Die Hardliner in der Regierungspartei Zanu-PF von Präsident Robert Mugabe haben ihre absolute Verfügungsgewalt über die staatlichen Institutionen und die Sicherheitskräfte genutzt, um eine Welle der Gewalt und der Einschüchterung gegen Tsvangirais "Bewegung für Demokratischen Wandel" (Movement for Democratic Change, MDC) loszutreten.

Tsvangirai wollte lange Zeit glauben, dass trotz all des Terrors eine reale Wahl immer noch möglich war. Aber nun hat er akzeptiert, dass dies einfach nicht der Fall ist. Ungeachtet des tatsächlichen Ergebnisses hätte sich Mugabe auf jeden Fall zum Sieger erklärt. Es gab keinen Grund, dieses Spiel mitzumachen und einem gestohlenen Sieg den Anschein von Legitimität zu verleihen.

In der ersten Runde der Parlaments- und Präsidentenwahl errang MDC am 29. März klar die Mehrheit im Parlament. Die Bekanntgabe der Präsidentschafts-Ergebnisse wurde um fünf Wochen verzögert, damit Mugabes Unterstützer ihre Überlebensstrategie entwickeln konnten - zum Beispiel die Ergebnisse zu fälschen, um sicherzustellen, dass zwischen dem vorne liegenden Tsvangirai und Mugabe eine Stichwahl nötig sein würde. Auf diese Weise hatte das Regime die Demokratie bereits untergraben, und nach allem, was man hört, beabsichtigte es, bei der Stichwahl erneut genau so vorzugehen.

Die internationale Gemeinschaft muss Tsvangirai beistehen

Die internationale Unterstützung für Mugabe ist schnell verschwunden, sogar bei seinen einstigen Helfern in der Region. Auch Südafrikas Präsident Thabo Mbeki, der regionale Unterhändler, der lange als das schwache Glied bei dem Versuch betrachtet wurde, durch Druck den nationalen Albtraum von Simbabwe zu beenden, gesteht inzwischen ein, dass Mugabe nicht mehr in einer Position ist, aus der heraus er noch auf legitime Weise eine Wahl gewinnen könnte.

Die internationale Gemeinschaft, und vor allem die regionalen Akteure, die die Umfragen verfolgen, müssen Tsvangirai nun beistehen.
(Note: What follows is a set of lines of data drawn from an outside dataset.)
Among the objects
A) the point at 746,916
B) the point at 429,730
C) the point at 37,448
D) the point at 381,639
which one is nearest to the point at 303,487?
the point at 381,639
Sie müssen es Mugabe und seiner Partei kristallklar machen, dass er aus einem selbsterklärten und betrügerischen Sieg keinerlei Legitimität beziehen kann - und dies auch nicht, indem er sich einfach zum Sieger ohne Gegenkandidaten erklärt.

Mugabe sollte es weder erlaubt werden, diese zynische Vorgehensweise zu nutzen, um an der Macht zu bleiben - noch dass er darauf bestehen darf, Verhandlungen mit dem Ergebnis zu führen, das Präsidentenamt an einen selbst auserwählten Nachfolger zu übergeben. Die Führer der Region und der Rest der Welt sollten unmissverständlich die Entscheidung der MDC unterstützen, diese fundamental beschädigte Wahl zu boykottieren. Sie müssen die Botschaft vermitteln, dass sie mit einer betrügerischen Regierung, die zum Machterhalt extreme Gewalt eingesetzt hat, nicht verhandeln werden.

Das Beste für Simbabwe: Eine Regierung ohne Mugabe

Die meisten Parteien und Experten innerhalb und außerhalb des Landes stimmen darin überein, dass das Beste für Simbabwe eine Regierung der Nationalen Einheit zwischen dem MDC und der Zanu-PF, aber ohne Mugabe, wäre. Ein wünschenswertes Ergebnis wäre, vor oder nach der Stichwahl eine Regierung der Einheit auszuhandeln, mit Tsvangirai als Regierungschef sowie einem gemäßigten Zanu-PF-Vertreter in einer untergeordneten Position als Präsident. Darüber laufen zwischen beiden Seiten auch bereits Diskussionen.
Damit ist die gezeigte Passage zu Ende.